Uploading tarball of [.] to [gs://irisclassifier-gcloud-aiplat_cloudbuild/source/1587430763.39-03422068242448efbcfc45f2aed218d3.tgz]
Created [https://cloudbuild.googleapis.com/v1/projects/irisclassifier-gcloud-aiplat/builds/9c0f3ef4-11c0-4089-9406-1c7fb9c7e8e8].
Logs are available at [https://console.cloud.google.com/cloud-build/builds/9c0f3ef4-11c0-4089-9406-1c7fb9c7e8e8?project=349498001835]
----------------------------- REMOTE BUILD OUTPUT ------------------------------
...
...
...
DONE
-----------------------------------------------------------------------------------------------------------------------------------------------------------------------------------------
ID CREATE_TIME DURATION SOURCE IMAGES STATUS
9c0f3ef4-11c0-4089-9406-1c7fb9c7e8e8 2020-04-21T00:59:38+00:00 5M22S gs://irisclassifier-gcloud-aiplat_cloudbuild/source/1587430763.39-03422068242448efbcfc45f2aed218d3.tgz us-central1-docker.pkg.dev/irisclassifier-gcloud-aiplat/iris-classifier (+1 more) SUCCESS
Deploy the image to Google Cloud AI Platform Unified¶
Use your browser, go into the Google Cloud Console, select project irisclassifier-gcloud-aiplat or to the project you are using in this deployment and navigate to the AI Platform Unified page
Click Models on the bottom of the navigation bar.
Click on IMPORT
In the Create Model service page, insert a name for the model and select a region. Click on Continue.
Select Import an existing container. Select the image you previously pushed to GCR.
You will need to setup routes and ports. The following configuration will allow you to do that for BentoML:

Click on Import
Click on the model you just created. You will need now to create an endpoint for that. You can do that clicking in Deploy Endpoint as shown in the image.

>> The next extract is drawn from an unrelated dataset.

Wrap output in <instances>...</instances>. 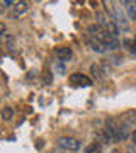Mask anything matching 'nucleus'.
<instances>
[{"label":"nucleus","mask_w":136,"mask_h":153,"mask_svg":"<svg viewBox=\"0 0 136 153\" xmlns=\"http://www.w3.org/2000/svg\"><path fill=\"white\" fill-rule=\"evenodd\" d=\"M88 36H92V38L99 39L100 43H104L106 46H107V49H112V51H116V49L121 48L119 41H117V38H114V36H111L109 33H106L99 24H90L88 26Z\"/></svg>","instance_id":"obj_1"},{"label":"nucleus","mask_w":136,"mask_h":153,"mask_svg":"<svg viewBox=\"0 0 136 153\" xmlns=\"http://www.w3.org/2000/svg\"><path fill=\"white\" fill-rule=\"evenodd\" d=\"M97 21H99L97 24L106 31V33H109L111 36H114V38L119 36V26H117L111 17H106V16H102V14H97Z\"/></svg>","instance_id":"obj_2"},{"label":"nucleus","mask_w":136,"mask_h":153,"mask_svg":"<svg viewBox=\"0 0 136 153\" xmlns=\"http://www.w3.org/2000/svg\"><path fill=\"white\" fill-rule=\"evenodd\" d=\"M58 146L61 150H66V152H78L82 148V143L77 140V138H70V136H63L58 140Z\"/></svg>","instance_id":"obj_3"},{"label":"nucleus","mask_w":136,"mask_h":153,"mask_svg":"<svg viewBox=\"0 0 136 153\" xmlns=\"http://www.w3.org/2000/svg\"><path fill=\"white\" fill-rule=\"evenodd\" d=\"M68 82L71 85H75V87H88V85H92V80L87 75H83V73H71L68 76Z\"/></svg>","instance_id":"obj_4"},{"label":"nucleus","mask_w":136,"mask_h":153,"mask_svg":"<svg viewBox=\"0 0 136 153\" xmlns=\"http://www.w3.org/2000/svg\"><path fill=\"white\" fill-rule=\"evenodd\" d=\"M27 9H29V4H27V2H16V4H14V7H12L10 17L14 19V21H17L21 16H24V14H26Z\"/></svg>","instance_id":"obj_5"},{"label":"nucleus","mask_w":136,"mask_h":153,"mask_svg":"<svg viewBox=\"0 0 136 153\" xmlns=\"http://www.w3.org/2000/svg\"><path fill=\"white\" fill-rule=\"evenodd\" d=\"M87 43H88V46H90V49H92V51H95V53L104 55V53L107 51V46H106L104 43H100L99 39L92 38V36H88V38H87Z\"/></svg>","instance_id":"obj_6"},{"label":"nucleus","mask_w":136,"mask_h":153,"mask_svg":"<svg viewBox=\"0 0 136 153\" xmlns=\"http://www.w3.org/2000/svg\"><path fill=\"white\" fill-rule=\"evenodd\" d=\"M54 56L58 58L60 61H68L71 58V49L70 48H56L54 49Z\"/></svg>","instance_id":"obj_7"},{"label":"nucleus","mask_w":136,"mask_h":153,"mask_svg":"<svg viewBox=\"0 0 136 153\" xmlns=\"http://www.w3.org/2000/svg\"><path fill=\"white\" fill-rule=\"evenodd\" d=\"M121 7H124L126 10H128V14H129V17L133 19V21H136V2H131V0H124V2H119Z\"/></svg>","instance_id":"obj_8"},{"label":"nucleus","mask_w":136,"mask_h":153,"mask_svg":"<svg viewBox=\"0 0 136 153\" xmlns=\"http://www.w3.org/2000/svg\"><path fill=\"white\" fill-rule=\"evenodd\" d=\"M95 141H99V143H112V140H111V136H109L107 129L102 128V129H99V131L95 133Z\"/></svg>","instance_id":"obj_9"},{"label":"nucleus","mask_w":136,"mask_h":153,"mask_svg":"<svg viewBox=\"0 0 136 153\" xmlns=\"http://www.w3.org/2000/svg\"><path fill=\"white\" fill-rule=\"evenodd\" d=\"M85 153H102V143L92 141L85 146Z\"/></svg>","instance_id":"obj_10"},{"label":"nucleus","mask_w":136,"mask_h":153,"mask_svg":"<svg viewBox=\"0 0 136 153\" xmlns=\"http://www.w3.org/2000/svg\"><path fill=\"white\" fill-rule=\"evenodd\" d=\"M12 116H14V109L12 107H4L2 109V117H4V121H10Z\"/></svg>","instance_id":"obj_11"},{"label":"nucleus","mask_w":136,"mask_h":153,"mask_svg":"<svg viewBox=\"0 0 136 153\" xmlns=\"http://www.w3.org/2000/svg\"><path fill=\"white\" fill-rule=\"evenodd\" d=\"M90 73H92L95 78H102V71H100V66H99V65H92V66H90Z\"/></svg>","instance_id":"obj_12"},{"label":"nucleus","mask_w":136,"mask_h":153,"mask_svg":"<svg viewBox=\"0 0 136 153\" xmlns=\"http://www.w3.org/2000/svg\"><path fill=\"white\" fill-rule=\"evenodd\" d=\"M2 5H4V7H5V9H7V7H14V2H12V0H5V2H2Z\"/></svg>","instance_id":"obj_13"},{"label":"nucleus","mask_w":136,"mask_h":153,"mask_svg":"<svg viewBox=\"0 0 136 153\" xmlns=\"http://www.w3.org/2000/svg\"><path fill=\"white\" fill-rule=\"evenodd\" d=\"M129 121H131V123H133V124L136 126V112H133V114L129 116Z\"/></svg>","instance_id":"obj_14"},{"label":"nucleus","mask_w":136,"mask_h":153,"mask_svg":"<svg viewBox=\"0 0 136 153\" xmlns=\"http://www.w3.org/2000/svg\"><path fill=\"white\" fill-rule=\"evenodd\" d=\"M131 140H133V145L136 146V131H133V133H131Z\"/></svg>","instance_id":"obj_15"},{"label":"nucleus","mask_w":136,"mask_h":153,"mask_svg":"<svg viewBox=\"0 0 136 153\" xmlns=\"http://www.w3.org/2000/svg\"><path fill=\"white\" fill-rule=\"evenodd\" d=\"M0 31H2V34H5V24H2V26H0Z\"/></svg>","instance_id":"obj_16"},{"label":"nucleus","mask_w":136,"mask_h":153,"mask_svg":"<svg viewBox=\"0 0 136 153\" xmlns=\"http://www.w3.org/2000/svg\"><path fill=\"white\" fill-rule=\"evenodd\" d=\"M133 43H135V49H136V36L133 38Z\"/></svg>","instance_id":"obj_17"},{"label":"nucleus","mask_w":136,"mask_h":153,"mask_svg":"<svg viewBox=\"0 0 136 153\" xmlns=\"http://www.w3.org/2000/svg\"><path fill=\"white\" fill-rule=\"evenodd\" d=\"M112 153H119V152H117V150H114V152H112Z\"/></svg>","instance_id":"obj_18"}]
</instances>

You will need to give a name to the endpoint and allocate some resources to it. You can use the default values for resources and traffic split.

Click on DEPLOY
Validate Google Cloud AI Platform Unified deployment with sample data¶
Copy the ENDPOINT_ID from the deployed endpoint
$ gcloud ai endpoints list
# Sample output
ENDPOINT_ID DISPLAY_NAME
887508193754741784 test
Create an Environment variable for that:
$ ENDPOINT_ID=887508193754741784
Send a request:
$ curl \
-X POST \
-H "Authorization: Bearer $(gcloud auth print-access-token)" \
-H "Content-Type: application/json" \
https://us-central1-aiplatform.googleapis.com/v1alpha1/projects/${GCP_PROJECT}/locations/us-central1/endpoints/${ENDPOINT_ID}:predict \
-d '{ "instances":[[0, 1, 0, 1]] }'
# Sample output
{
"predictions": [
0
],
"deployedModelId": "3013629430338682880"
}
Clean up deployed service on Google Cloud AI Platform Unified¶
Navigate to the manage resources page in Google Cloud Console.
In the project list, select the project you want to delete and click the delete icon
In the dialog, type the projectID irisclassifier-gcloud-aiplat and then click Shut down to delete the project.